The first thing the newcomers did was throw out all the books and put up a TV antenna. They didn’t even put the books in boxes but just unloaded them at the garbage dump. I heard about it while I was eating a hamburger at Mary’s Restaurant. By this time, I was eighteen and had my car (not the sleek red convertible I’d imagined but a beat-up Chevy for which I’d been able to pay cash) so I drove out to the dump. Someone had set the books on fire and they sat in a charred pile. I kicked the pile apart and salvaged what I could (117 books on everything from the lives of the saints to farming in New Guinea).
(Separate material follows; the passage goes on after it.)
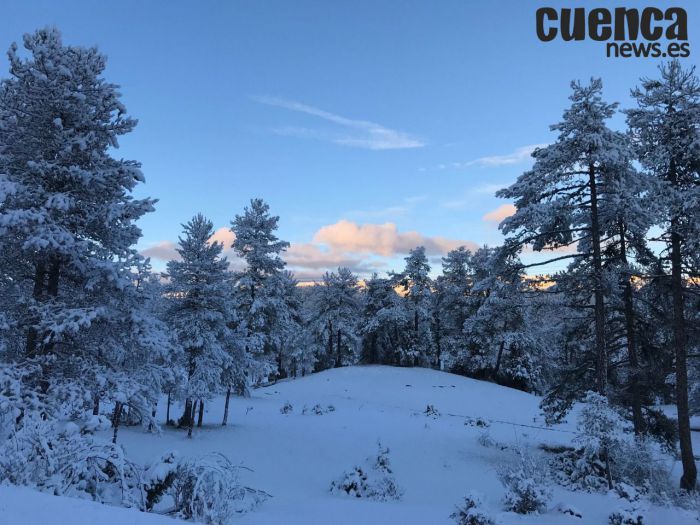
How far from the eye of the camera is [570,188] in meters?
14.5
By the time his will was found, probated, everything sold, it was the end of summer. My mother got the teapot and cup and saucer, my father, the beer-making equipment and a hundred dozen bottles. The rest of the estate—every cent he’d been able to save plus the money from the farm—was to be put in trust so that my brothers and sisters and I, if we wished, could go to university. Although we all were good students, university was not something we had ever considered. Doctors’ kids, lawyers’ kids, city kids, they went to that mythical and rumoured place. Country kids with foreign names like Wishnowski got jobs driving trucks and shovelling gravel.

To everyone’s surprise, most of all my own, in September, I found myself sitting beside the carefully tailored children of River Heights who spoke in carefully modulated voices, drove carefully chosen sports cars and skied in the Alps during Christmas break. Twice during my undergraduate years, I was asked into their homes. Although my sport jacket puckered between my shoulders and I still had difficulty remembering to put articles before nouns, I was a great hit with my classmates’ fathers. I knew every advertisement their companies had ever mailed out.
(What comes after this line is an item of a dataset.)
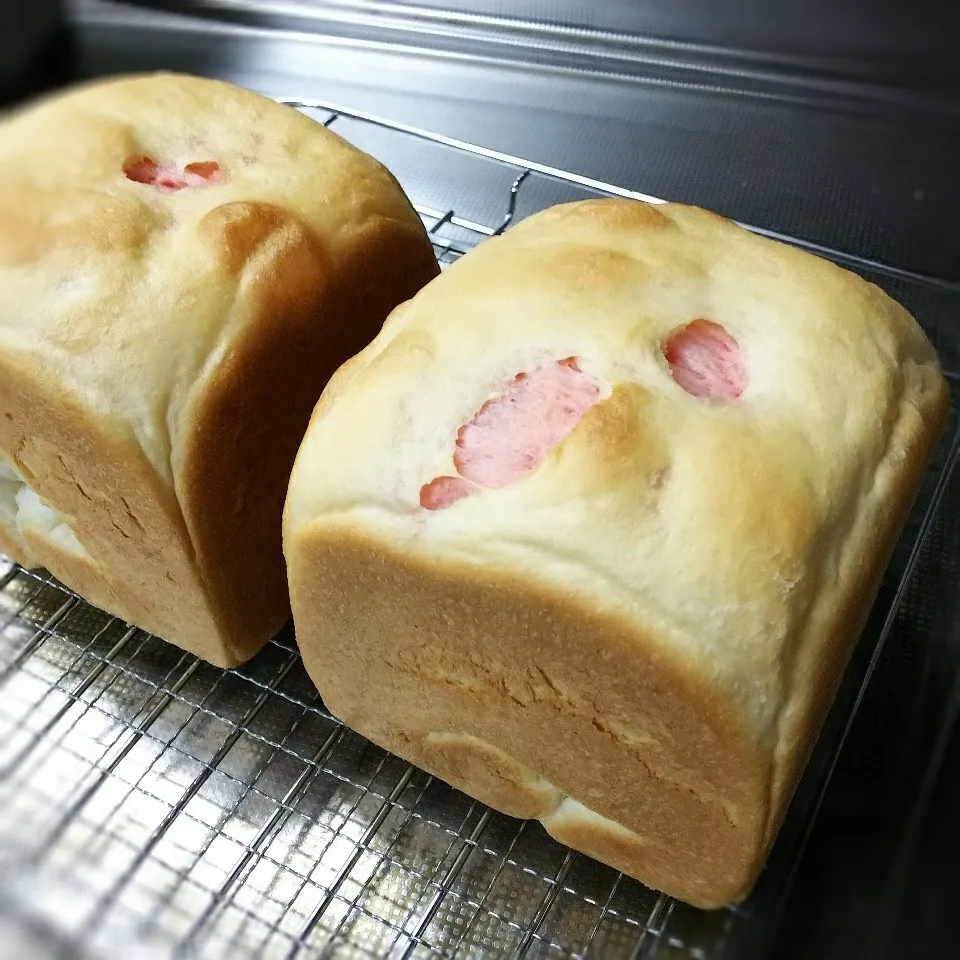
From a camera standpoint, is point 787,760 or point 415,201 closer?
point 787,760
After the University of Manitoba, I went to Waterloo, and from there to Harvard. Next month, I’ll have my Ph.D. in political science. I’ve had some American job offers, but I’ve decided to come back to Winnipeg. I want to study the General Strike and the socio-political structure of the North End.

The committee that interviewed me for a job at the U of W asked me who had made the greatest contribution to my education. I fobbed them off with praise for one of my illustrious professors. I wonder what they would have thought if I had told them the truth—that a dark and brooding farmer who never could remember to buy toilet paper and who regularly lectured God was the best teacher I’d ever had.